═══ Available data

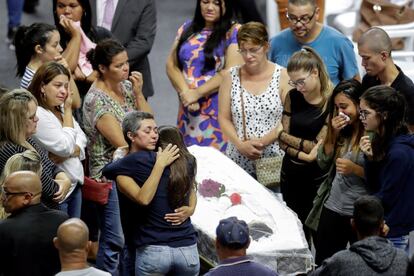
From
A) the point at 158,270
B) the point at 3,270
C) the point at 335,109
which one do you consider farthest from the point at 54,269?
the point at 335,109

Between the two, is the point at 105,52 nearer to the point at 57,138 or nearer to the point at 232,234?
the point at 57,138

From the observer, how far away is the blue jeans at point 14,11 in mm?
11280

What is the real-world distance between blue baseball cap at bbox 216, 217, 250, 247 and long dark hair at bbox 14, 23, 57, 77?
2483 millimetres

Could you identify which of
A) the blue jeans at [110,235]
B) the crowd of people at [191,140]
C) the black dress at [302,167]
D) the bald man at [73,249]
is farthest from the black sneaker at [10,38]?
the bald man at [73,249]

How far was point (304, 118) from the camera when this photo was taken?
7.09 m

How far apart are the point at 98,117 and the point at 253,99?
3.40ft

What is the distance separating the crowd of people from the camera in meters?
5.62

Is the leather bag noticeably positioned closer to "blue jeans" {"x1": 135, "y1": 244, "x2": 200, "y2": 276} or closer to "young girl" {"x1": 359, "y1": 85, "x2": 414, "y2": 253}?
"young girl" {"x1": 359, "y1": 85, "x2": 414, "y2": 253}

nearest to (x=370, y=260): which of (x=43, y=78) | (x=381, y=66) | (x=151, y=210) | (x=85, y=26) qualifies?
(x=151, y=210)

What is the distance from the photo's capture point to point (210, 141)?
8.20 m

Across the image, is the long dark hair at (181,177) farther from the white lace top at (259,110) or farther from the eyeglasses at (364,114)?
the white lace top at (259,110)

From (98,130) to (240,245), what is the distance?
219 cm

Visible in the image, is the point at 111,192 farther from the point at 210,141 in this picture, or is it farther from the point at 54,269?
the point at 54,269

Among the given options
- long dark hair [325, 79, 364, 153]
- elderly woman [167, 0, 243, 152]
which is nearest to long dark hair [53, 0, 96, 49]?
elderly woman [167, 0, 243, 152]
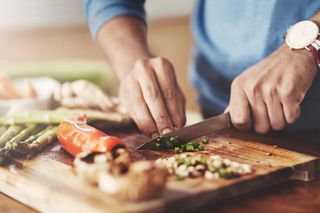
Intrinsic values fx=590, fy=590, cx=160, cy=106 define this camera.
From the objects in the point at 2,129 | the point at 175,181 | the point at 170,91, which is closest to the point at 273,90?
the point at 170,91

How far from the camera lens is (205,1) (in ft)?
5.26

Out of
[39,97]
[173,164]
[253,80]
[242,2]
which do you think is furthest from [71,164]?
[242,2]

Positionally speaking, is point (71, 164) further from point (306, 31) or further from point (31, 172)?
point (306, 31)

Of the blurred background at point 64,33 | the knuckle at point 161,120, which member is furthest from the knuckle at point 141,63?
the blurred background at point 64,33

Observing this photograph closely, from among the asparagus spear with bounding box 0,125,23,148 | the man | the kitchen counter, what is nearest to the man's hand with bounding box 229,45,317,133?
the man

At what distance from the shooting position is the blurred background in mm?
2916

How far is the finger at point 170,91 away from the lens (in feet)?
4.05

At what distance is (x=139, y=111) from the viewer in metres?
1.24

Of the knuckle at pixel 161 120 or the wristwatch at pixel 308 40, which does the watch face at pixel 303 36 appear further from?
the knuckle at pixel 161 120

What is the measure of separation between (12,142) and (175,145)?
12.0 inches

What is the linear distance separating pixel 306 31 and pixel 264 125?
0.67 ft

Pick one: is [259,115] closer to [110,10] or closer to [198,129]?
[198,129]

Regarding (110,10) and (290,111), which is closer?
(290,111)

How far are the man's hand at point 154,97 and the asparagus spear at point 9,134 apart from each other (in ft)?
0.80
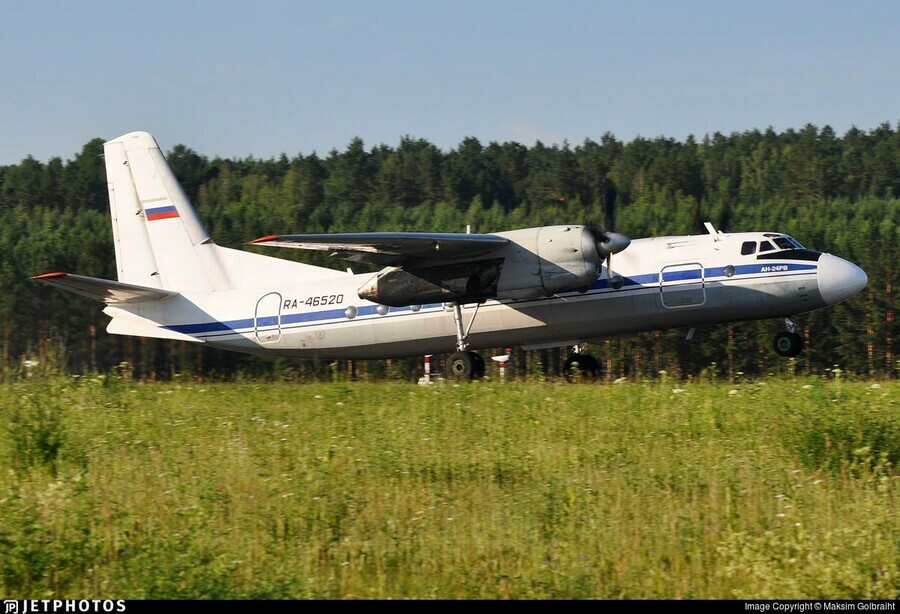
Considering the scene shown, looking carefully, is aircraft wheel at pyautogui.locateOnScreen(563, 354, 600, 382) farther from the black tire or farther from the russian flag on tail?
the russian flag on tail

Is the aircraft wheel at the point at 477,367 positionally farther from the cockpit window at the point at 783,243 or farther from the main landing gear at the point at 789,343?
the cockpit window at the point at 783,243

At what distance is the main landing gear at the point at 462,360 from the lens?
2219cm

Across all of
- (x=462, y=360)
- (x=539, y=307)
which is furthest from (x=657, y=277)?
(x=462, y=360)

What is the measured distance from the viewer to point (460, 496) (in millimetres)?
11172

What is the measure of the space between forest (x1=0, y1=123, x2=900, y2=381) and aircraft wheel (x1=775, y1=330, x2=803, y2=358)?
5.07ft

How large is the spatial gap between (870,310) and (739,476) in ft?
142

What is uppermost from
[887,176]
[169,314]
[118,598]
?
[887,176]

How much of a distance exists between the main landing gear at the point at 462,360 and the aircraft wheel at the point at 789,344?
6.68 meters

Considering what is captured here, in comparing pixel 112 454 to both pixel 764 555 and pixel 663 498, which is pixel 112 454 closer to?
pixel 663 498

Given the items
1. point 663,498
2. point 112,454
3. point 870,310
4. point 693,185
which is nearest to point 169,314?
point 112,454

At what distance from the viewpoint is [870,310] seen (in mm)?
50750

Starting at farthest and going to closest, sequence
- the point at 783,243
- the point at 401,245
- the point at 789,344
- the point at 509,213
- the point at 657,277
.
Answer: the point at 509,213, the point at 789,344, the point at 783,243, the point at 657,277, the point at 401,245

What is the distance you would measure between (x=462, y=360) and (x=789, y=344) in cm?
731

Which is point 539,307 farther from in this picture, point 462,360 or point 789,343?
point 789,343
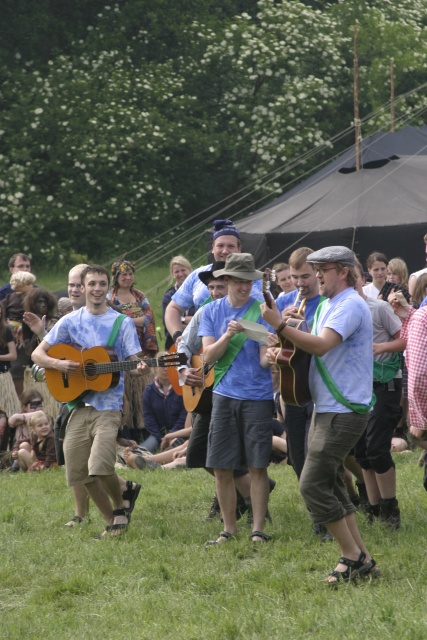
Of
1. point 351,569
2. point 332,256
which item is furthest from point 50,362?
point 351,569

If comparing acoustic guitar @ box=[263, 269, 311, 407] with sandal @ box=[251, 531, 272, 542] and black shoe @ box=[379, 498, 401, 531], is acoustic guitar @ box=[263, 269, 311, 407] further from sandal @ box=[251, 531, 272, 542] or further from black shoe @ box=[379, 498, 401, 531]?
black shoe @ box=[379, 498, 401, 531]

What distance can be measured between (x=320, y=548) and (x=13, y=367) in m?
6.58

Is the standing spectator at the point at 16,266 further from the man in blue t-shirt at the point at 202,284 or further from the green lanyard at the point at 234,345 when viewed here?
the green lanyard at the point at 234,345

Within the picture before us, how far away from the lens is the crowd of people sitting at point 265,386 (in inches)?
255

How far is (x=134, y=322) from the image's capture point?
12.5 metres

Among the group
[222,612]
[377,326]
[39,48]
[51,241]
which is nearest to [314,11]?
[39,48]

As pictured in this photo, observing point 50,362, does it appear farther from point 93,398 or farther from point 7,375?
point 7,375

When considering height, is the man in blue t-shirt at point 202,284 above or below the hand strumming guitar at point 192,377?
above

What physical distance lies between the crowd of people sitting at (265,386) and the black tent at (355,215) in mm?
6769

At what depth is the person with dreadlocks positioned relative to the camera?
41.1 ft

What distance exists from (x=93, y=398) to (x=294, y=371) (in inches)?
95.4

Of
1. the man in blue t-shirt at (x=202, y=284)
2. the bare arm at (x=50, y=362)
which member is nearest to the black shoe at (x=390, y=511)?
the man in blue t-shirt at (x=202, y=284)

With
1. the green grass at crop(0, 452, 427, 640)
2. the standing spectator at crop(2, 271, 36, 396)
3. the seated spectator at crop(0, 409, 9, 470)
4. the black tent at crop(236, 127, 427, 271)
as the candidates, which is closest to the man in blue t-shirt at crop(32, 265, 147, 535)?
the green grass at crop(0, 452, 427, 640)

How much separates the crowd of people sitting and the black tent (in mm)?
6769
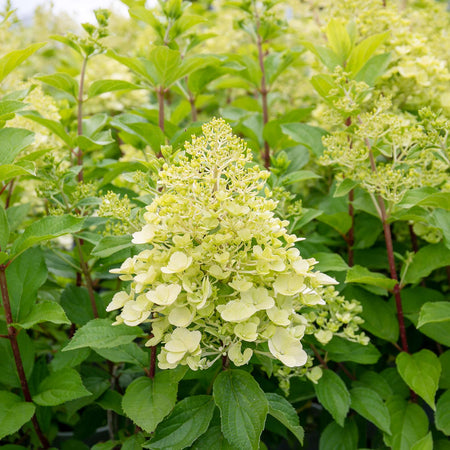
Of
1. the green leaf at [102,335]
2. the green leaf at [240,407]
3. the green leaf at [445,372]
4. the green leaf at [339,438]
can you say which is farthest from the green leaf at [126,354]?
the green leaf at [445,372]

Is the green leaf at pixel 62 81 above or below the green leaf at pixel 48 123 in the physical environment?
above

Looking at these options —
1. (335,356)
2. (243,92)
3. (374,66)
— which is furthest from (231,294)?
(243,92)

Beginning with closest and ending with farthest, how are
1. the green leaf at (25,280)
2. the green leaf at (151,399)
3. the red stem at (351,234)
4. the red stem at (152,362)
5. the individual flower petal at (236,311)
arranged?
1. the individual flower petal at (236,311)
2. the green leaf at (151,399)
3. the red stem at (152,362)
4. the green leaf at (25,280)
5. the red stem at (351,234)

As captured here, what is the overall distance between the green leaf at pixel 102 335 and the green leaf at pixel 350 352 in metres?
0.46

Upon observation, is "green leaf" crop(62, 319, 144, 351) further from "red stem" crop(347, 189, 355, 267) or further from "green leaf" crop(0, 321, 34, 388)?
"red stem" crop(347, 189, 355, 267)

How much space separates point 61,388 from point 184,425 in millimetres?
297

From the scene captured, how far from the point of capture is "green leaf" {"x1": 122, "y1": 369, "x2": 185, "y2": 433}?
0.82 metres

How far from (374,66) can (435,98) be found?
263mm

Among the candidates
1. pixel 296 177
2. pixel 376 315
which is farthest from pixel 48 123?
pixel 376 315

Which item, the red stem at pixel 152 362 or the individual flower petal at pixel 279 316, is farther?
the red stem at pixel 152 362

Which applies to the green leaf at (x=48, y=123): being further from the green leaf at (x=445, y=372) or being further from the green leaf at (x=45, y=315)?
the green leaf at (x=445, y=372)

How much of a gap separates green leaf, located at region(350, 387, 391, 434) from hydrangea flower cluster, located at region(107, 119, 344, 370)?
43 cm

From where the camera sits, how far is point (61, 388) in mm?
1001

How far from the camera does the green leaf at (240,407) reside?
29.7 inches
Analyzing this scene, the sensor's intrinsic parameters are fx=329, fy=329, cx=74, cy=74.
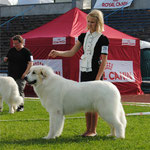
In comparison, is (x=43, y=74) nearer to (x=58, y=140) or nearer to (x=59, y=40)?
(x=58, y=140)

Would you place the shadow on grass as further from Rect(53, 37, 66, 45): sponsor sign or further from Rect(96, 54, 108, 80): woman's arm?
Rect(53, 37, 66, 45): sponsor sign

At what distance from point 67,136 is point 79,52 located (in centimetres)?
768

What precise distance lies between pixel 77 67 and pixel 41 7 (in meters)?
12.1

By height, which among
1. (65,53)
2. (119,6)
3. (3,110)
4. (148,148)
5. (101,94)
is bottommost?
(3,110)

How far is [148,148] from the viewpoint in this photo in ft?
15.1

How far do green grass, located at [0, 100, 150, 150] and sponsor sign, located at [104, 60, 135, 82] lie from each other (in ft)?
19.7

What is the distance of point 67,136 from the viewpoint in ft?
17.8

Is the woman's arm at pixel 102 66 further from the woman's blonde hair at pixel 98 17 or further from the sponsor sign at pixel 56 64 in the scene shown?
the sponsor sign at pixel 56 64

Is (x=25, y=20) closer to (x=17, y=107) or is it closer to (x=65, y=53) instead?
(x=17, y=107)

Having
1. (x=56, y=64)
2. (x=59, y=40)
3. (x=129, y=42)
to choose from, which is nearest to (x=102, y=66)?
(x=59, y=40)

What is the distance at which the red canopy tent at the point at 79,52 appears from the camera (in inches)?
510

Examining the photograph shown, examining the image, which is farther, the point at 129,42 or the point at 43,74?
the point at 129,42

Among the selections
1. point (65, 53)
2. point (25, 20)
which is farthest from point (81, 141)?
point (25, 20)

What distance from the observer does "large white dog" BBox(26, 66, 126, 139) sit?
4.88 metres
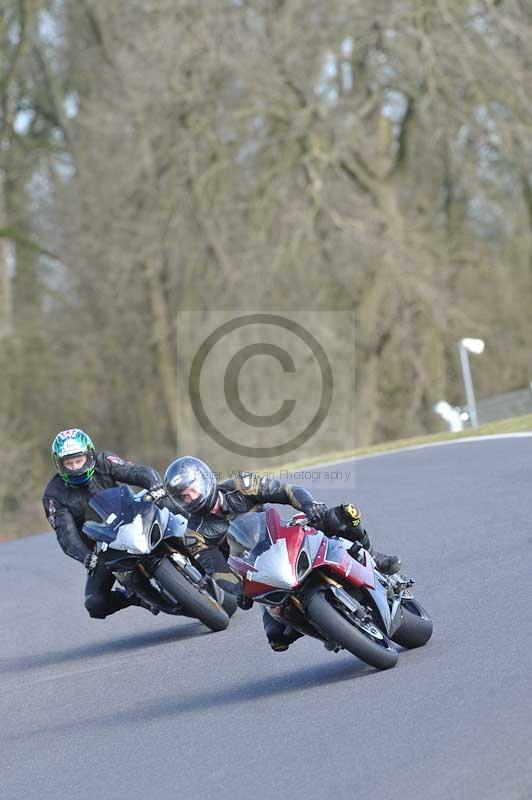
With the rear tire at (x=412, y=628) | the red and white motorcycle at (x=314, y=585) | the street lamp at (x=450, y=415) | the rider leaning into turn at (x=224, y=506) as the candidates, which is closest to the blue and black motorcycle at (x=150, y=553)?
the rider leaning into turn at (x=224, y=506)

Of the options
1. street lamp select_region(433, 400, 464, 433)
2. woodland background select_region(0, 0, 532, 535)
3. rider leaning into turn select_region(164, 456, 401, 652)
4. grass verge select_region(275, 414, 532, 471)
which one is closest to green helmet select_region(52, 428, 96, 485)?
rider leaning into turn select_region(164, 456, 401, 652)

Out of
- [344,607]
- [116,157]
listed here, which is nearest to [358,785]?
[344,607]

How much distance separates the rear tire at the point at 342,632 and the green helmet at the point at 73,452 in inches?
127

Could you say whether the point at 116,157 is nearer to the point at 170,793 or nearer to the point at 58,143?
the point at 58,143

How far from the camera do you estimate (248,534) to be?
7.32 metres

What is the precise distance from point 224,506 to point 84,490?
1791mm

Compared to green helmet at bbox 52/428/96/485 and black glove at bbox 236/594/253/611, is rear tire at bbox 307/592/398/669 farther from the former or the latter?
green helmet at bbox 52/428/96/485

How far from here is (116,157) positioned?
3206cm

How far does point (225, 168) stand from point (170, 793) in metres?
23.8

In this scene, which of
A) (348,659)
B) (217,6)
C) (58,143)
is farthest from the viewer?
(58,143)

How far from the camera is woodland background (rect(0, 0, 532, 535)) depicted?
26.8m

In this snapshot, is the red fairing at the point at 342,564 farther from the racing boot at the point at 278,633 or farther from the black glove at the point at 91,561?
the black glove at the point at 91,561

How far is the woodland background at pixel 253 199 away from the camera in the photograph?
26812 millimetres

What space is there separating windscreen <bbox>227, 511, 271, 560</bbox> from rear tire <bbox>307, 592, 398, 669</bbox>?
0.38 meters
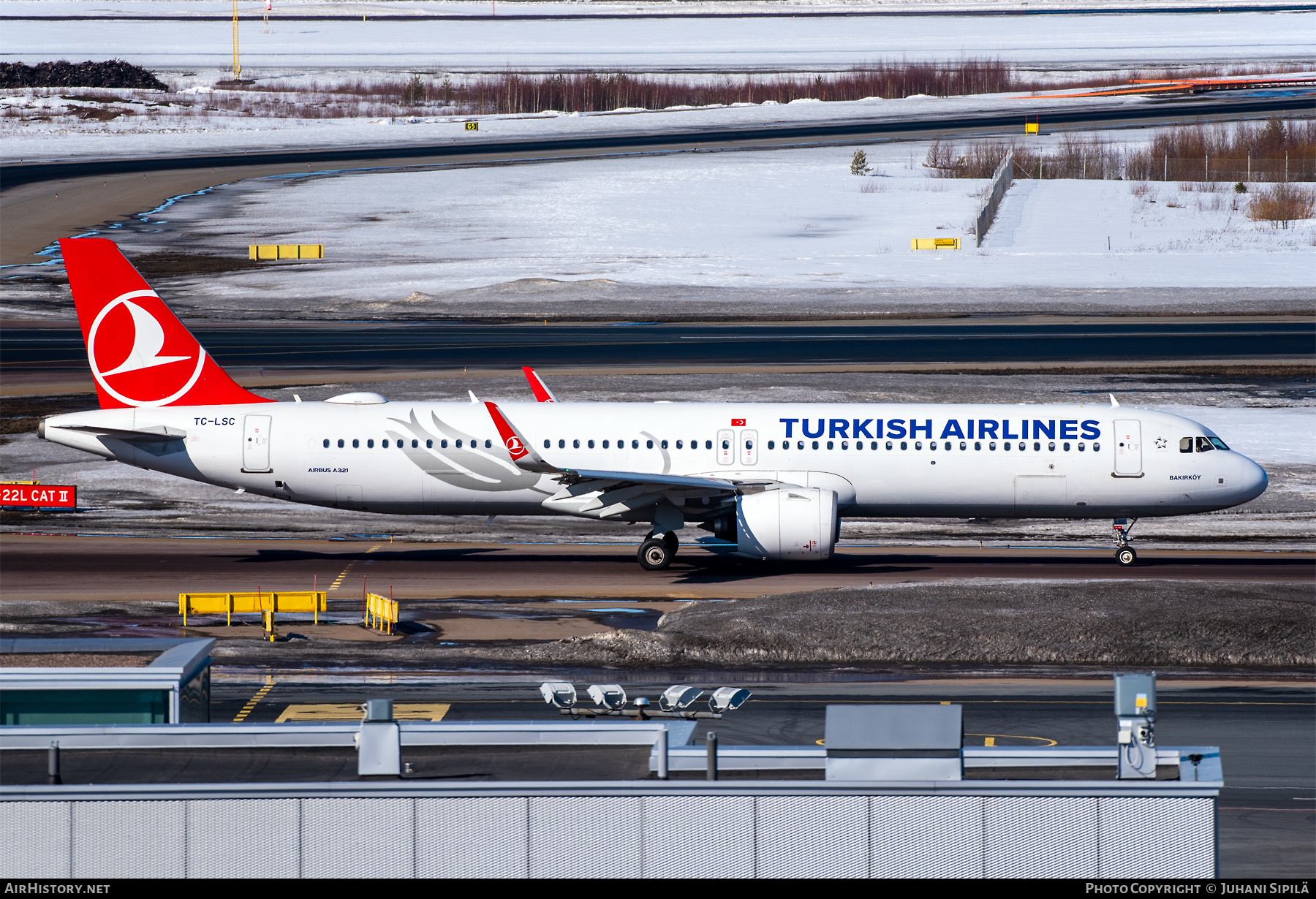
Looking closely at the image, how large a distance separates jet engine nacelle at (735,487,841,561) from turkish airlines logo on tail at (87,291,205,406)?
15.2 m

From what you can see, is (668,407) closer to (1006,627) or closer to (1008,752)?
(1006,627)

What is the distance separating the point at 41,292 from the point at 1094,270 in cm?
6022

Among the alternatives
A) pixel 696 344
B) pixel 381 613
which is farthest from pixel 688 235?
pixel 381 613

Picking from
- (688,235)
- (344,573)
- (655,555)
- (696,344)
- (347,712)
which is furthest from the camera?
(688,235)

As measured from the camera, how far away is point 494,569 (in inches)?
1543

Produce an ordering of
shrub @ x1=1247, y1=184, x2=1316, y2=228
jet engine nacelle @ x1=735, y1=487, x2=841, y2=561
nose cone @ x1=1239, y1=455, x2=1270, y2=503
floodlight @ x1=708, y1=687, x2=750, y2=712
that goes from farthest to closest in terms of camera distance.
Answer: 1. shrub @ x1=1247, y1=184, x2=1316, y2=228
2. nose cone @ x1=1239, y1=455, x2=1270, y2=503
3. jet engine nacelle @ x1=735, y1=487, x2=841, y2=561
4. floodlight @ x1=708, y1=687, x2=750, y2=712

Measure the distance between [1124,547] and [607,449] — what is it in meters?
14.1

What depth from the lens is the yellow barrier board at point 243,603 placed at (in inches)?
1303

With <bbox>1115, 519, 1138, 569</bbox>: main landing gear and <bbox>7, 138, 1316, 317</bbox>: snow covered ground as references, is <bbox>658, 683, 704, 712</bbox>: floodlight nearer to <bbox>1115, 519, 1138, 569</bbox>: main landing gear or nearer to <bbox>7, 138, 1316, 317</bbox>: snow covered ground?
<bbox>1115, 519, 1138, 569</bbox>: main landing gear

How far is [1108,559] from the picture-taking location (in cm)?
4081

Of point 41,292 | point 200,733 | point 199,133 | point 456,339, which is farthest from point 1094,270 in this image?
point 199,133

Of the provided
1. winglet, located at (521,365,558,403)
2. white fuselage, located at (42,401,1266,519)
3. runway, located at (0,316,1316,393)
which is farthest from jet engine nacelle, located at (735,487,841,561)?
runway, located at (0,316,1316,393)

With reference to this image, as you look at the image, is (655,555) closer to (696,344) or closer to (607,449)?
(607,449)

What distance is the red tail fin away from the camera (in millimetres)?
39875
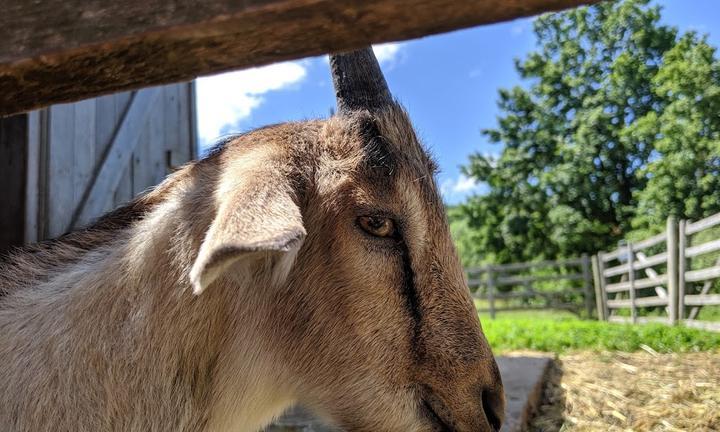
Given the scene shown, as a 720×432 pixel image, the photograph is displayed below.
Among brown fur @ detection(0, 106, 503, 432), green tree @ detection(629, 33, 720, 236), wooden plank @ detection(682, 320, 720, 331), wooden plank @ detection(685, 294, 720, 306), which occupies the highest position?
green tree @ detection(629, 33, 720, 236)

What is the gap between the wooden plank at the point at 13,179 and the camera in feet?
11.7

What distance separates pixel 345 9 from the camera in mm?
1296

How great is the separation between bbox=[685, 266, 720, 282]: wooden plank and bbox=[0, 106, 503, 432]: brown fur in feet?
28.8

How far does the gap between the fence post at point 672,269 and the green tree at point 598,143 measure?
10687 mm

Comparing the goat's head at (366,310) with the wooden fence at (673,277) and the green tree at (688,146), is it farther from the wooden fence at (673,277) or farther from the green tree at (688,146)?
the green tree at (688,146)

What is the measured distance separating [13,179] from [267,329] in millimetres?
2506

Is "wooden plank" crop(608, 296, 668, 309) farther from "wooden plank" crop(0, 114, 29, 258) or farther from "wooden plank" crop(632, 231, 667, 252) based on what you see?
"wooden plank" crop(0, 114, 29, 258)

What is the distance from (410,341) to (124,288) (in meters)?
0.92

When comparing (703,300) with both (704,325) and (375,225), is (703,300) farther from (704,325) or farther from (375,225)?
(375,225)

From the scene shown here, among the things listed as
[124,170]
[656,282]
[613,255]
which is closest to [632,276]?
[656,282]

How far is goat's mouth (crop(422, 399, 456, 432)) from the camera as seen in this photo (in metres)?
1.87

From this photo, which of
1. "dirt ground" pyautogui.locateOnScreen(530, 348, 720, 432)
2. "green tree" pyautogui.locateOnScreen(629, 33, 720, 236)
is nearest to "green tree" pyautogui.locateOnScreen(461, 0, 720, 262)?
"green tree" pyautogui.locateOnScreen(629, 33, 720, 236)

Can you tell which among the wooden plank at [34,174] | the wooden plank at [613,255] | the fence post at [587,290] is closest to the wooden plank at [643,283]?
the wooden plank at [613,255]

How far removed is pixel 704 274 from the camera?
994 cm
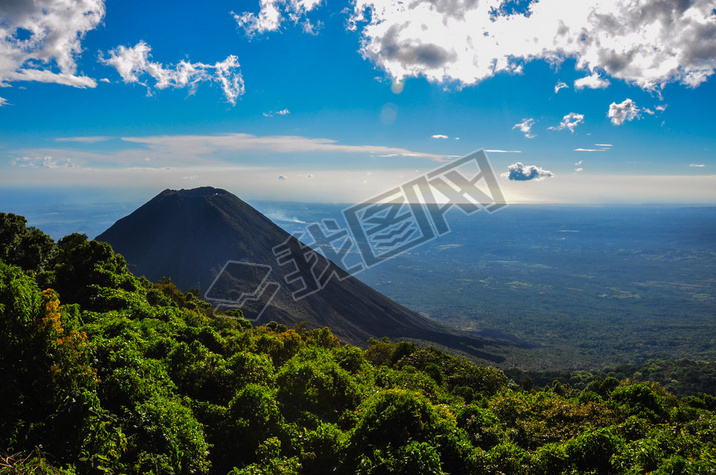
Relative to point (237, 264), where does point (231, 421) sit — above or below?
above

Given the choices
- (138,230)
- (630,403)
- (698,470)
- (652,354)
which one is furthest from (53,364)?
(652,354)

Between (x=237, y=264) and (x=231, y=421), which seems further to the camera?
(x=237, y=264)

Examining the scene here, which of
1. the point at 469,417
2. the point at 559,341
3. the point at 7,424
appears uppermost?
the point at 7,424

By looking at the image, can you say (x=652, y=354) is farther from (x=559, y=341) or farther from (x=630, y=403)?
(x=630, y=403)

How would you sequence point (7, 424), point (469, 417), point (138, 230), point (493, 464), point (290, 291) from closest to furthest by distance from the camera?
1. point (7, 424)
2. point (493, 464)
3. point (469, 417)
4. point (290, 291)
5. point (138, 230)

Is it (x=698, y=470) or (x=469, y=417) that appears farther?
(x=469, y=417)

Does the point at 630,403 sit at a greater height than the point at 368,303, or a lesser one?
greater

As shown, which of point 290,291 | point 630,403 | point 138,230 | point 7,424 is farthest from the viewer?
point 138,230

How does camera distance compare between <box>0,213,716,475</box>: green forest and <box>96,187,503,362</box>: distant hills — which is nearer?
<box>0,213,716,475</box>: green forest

══════

- Request: Exactly reproduce the lines beginning with the one that contains "Is it (x=698, y=470)" and ending with the last line of the material, both included. Leave out everything else.

- Exercise output:
Is it (x=698, y=470) or (x=469, y=417) that appears farther?
(x=469, y=417)

Does the point at 630,403 sit at a greater height than the point at 368,303, or a lesser one?
greater

As shown, which of point 290,291 | point 630,403 | point 138,230 | point 7,424 is farthest from the viewer?
point 138,230

How does camera distance compare between <box>0,213,716,475</box>: green forest and <box>96,187,503,362</box>: distant hills — which is nearer?
<box>0,213,716,475</box>: green forest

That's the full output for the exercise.